Consigne donnée 1: Relevez en les recopiant toutes les lignes des entrées ci-dessous qui contiennent la chaîne "exists". La casse compte.

Texte source:
--------------------------------

20 décembre 2019
L’étau se resserre autour des neutrinos du cosmos
L’étau se resserre autour des neutrinos du cosmos

Télescope SDSS situé à l’Observatoire d’Apache Point au Nouveau Mexique aux Etats-Unis. Il permet entre autres d’étudier les quasars (crédit : Collaboration SDSS)

Une équipe du département de physique des particules (DPhP) de l'Irfu, vient de mener l’étude la plus précise à ce jour portant sur la masse de neutrinos cosmiques, comprenant à la fois des neutrinos du modèle standard et des neutrinos stériles contribuant à la matière noire.  

Les chercheurs ont exploité les spectres de près de 200 000 quasars lointains mesurés par le projet eBOSS du Sloan Digital Sky Survey (SDSS), qui leur ont permis de cartographier la répartition de l’hydrogène à des époques très reculées de l’histoire de notre univers, il y a dix à douze milliards d’années de cela.

Les neutrinos, se propageant à des vitesses relativistes durant des milliards d’années, empêchent la gravité d'agir à petites échelles et lissent les structures (amas de galaxies, filaments,…) révélées par les spectres des quasars.  Grâce à la précision des mesures, les chercheurs ont pu resserrer le domaine possible pour la masse des neutrinos cosmiques, au point d’avoir leur mot à dire sur la façon dont sont ordonnées les différentes masses des trois neutrinos du modèle standard.

--------------------------------

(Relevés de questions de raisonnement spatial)
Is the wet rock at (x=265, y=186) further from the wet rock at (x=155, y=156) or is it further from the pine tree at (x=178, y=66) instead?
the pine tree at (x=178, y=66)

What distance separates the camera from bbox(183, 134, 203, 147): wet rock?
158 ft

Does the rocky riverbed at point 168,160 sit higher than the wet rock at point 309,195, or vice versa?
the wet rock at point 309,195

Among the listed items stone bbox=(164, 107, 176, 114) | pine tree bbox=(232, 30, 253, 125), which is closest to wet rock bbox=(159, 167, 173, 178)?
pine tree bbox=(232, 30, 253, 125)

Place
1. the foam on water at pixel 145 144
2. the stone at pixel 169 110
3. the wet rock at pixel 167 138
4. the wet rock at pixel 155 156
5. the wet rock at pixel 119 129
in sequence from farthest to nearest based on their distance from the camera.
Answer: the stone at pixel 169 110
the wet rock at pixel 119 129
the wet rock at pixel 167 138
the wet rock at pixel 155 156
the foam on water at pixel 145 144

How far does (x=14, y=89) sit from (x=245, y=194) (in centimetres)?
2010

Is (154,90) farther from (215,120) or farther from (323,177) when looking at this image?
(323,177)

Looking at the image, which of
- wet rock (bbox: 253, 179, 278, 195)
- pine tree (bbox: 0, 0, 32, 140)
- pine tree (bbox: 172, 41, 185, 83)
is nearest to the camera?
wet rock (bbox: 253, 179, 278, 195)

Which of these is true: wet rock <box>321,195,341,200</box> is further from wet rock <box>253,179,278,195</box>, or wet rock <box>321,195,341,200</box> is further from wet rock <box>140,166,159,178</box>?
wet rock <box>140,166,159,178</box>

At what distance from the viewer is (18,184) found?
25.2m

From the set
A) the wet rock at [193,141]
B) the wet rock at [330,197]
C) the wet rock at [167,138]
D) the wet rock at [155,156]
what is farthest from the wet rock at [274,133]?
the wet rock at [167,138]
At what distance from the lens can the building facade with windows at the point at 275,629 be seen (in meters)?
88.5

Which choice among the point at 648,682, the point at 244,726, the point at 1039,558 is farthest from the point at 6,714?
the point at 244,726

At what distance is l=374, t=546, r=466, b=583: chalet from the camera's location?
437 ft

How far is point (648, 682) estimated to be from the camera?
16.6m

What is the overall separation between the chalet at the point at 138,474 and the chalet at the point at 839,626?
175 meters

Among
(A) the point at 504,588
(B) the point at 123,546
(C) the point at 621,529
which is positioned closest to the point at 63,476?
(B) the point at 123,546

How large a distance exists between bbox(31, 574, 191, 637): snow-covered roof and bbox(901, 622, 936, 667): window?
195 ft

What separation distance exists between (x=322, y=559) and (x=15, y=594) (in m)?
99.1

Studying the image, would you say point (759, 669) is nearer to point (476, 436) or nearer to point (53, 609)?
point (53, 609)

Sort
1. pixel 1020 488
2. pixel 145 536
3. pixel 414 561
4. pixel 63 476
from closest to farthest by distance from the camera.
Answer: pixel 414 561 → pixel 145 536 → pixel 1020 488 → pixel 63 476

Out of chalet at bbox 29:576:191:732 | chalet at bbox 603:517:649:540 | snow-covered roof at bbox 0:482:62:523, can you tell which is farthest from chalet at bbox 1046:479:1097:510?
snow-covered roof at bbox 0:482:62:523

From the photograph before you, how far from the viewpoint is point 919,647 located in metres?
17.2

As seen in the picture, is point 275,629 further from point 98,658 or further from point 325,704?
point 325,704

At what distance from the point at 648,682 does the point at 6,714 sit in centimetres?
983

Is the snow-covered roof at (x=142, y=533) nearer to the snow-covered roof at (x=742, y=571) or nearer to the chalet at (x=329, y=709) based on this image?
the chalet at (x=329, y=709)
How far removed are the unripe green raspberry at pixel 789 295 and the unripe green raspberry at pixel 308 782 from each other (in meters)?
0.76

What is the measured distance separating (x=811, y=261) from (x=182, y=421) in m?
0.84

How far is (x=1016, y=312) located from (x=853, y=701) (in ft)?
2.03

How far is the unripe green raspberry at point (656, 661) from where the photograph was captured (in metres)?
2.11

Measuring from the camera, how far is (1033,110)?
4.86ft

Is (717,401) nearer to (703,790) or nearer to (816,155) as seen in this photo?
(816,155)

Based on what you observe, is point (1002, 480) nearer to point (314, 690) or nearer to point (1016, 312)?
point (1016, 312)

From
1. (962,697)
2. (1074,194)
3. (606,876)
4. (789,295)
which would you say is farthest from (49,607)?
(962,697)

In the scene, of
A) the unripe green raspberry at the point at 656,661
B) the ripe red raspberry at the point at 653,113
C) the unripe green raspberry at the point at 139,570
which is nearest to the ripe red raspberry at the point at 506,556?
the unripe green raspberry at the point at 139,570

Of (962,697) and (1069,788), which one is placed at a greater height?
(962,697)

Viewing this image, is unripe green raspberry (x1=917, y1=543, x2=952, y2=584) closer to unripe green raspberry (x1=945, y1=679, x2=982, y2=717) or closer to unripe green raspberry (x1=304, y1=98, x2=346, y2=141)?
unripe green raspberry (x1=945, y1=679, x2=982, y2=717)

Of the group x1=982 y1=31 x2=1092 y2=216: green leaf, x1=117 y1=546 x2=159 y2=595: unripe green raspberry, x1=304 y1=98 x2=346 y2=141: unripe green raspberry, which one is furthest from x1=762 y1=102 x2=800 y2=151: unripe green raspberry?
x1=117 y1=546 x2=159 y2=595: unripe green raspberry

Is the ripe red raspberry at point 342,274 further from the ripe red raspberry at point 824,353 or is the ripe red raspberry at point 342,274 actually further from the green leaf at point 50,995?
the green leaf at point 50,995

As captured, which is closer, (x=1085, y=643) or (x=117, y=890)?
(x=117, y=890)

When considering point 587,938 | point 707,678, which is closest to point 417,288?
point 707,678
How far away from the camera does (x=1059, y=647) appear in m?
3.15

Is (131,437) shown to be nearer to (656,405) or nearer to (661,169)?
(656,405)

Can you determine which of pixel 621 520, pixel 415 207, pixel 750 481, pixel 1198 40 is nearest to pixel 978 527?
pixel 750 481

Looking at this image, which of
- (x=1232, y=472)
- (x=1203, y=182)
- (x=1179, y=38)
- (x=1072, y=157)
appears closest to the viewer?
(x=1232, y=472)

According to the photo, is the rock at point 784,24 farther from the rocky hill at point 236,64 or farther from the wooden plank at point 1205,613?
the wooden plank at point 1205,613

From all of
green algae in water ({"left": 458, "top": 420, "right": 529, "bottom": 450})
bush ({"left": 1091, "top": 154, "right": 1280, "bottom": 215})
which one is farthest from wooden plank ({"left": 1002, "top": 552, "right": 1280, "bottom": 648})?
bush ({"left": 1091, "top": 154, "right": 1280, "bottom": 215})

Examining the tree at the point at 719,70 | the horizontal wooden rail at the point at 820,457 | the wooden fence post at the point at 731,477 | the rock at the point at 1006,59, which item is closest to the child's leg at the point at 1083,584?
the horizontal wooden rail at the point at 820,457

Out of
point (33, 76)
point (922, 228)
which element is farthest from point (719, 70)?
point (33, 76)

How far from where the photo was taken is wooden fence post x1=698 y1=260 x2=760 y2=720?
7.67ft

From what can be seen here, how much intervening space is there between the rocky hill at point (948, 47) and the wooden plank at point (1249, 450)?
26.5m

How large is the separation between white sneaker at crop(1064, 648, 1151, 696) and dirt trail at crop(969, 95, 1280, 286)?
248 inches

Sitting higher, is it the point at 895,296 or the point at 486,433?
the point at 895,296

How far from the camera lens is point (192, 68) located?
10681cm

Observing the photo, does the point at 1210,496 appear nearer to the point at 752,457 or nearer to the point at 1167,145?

--------------------------------

Consigne donnée 2: Reproduisez mot pour mot le passage de l'article sur les neutrinos cosmiques qui commence à "Télescope SDSS situé" et se termine à "la matière noire.".

Résultat attendu 1:
How large a distance exists between bbox(31, 574, 191, 637): snow-covered roof and bbox(901, 622, 936, 667): window?
What separation distance exists between (x=322, y=559) and (x=15, y=594) (in m)?

Résultat attendu 2:
Télescope SDSS situé à l’Observatoire d’Apache Point au Nouveau Mexique aux Etats-Unis. Il permet entre autres d’étudier les quasars (crédit : Collaboration SDSS)

Une équipe du département de physique des particules (DPhP) de l'Irfu, vient de mener l’étude la plus précise à ce jour portant sur la masse de neutrinos cosmiques, comprenant à la fois des neutrinos du modèle standard et des neutrinos stériles contribuant à la matière noire.